Thompsons Mill State Historic Park
This is one of the newer state park properties in Oregon, having been purchased by the state in 2004 and opened to the public in 2007. This historical site is located just a few miles south of Albany in the beautiful Willamette Valley. This is Oregon’s oldest surviving water powered mill. When you tour it you will be treated to some wonderful historic items and get a great look at what life must have been like back in the early days of settlement there.
Bonneville Fish Hatchery
One of the most beautiful drives in Oregon, and that’s really saying something, is Interstate 84 through the Columbia River Gorge. You’ll pass by a number of dams there, all worth seeing in person. Downstream from the Bonneville Dam though is the Bonneville Fish Hatchery and this is a great stop for anyone who is an angler, wants to see new things, or is traveling with children. There are fish viewing windows and opportunities to learn about what is being done to preserve the future of local fish and the opportunities for fishing. A very nice and well put together attraction that also performs a valuable function.
There are tons of great places to access the ocean and the beach when you’re driving along on Highway 101 on the Oregon Coast. Cape Kiwanda is a spectacular area and it sits a bit off the beaten path because it is not right off the highway.
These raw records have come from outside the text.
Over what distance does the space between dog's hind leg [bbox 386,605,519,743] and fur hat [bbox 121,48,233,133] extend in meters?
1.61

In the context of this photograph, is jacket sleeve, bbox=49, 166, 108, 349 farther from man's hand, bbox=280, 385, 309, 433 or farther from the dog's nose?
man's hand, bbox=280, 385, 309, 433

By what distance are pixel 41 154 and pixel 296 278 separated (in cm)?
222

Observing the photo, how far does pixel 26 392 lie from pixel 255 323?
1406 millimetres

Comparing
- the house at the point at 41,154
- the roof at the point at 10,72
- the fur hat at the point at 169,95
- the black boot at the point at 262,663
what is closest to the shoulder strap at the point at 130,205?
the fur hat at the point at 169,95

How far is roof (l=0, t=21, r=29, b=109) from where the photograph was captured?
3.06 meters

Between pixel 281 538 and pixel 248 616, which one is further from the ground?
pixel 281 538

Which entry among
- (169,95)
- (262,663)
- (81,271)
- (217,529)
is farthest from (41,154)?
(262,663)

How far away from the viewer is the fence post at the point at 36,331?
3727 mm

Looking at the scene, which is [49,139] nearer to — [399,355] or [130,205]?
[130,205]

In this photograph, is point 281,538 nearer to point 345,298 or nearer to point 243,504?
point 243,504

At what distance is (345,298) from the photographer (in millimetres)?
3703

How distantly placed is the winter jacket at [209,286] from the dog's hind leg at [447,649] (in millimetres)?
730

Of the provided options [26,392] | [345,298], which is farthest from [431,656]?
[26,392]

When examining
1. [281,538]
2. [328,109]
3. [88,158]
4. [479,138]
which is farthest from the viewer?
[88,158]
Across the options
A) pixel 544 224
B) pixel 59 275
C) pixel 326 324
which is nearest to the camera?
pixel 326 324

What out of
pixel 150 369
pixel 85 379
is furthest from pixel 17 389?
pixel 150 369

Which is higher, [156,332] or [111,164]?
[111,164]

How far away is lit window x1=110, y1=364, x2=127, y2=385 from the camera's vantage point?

You reach it by taking the Three Capes Road out of Tillamook. Cape Kiwanda features dramatic views and wide open expanses of sand. You can sit and watch the determined ocean carve away at sandstone cliffs all day if you like. You will probably not be bothered by the intense crowds that can form in other locales too.
Oregon was at one time home to hundreds of covered bridges. Most of these were built back in the early 1900s and over the years have been replaced by more modern structures. On many smaller highways and county roads though in places like Linn County, Lane County, and along the coast they can still be seen, walked through, or even driven through. Many of them have been preserved or have historical groups dedicated to their preservation. Getting off the main roads and finding these little historic attractions can be a lot of fun.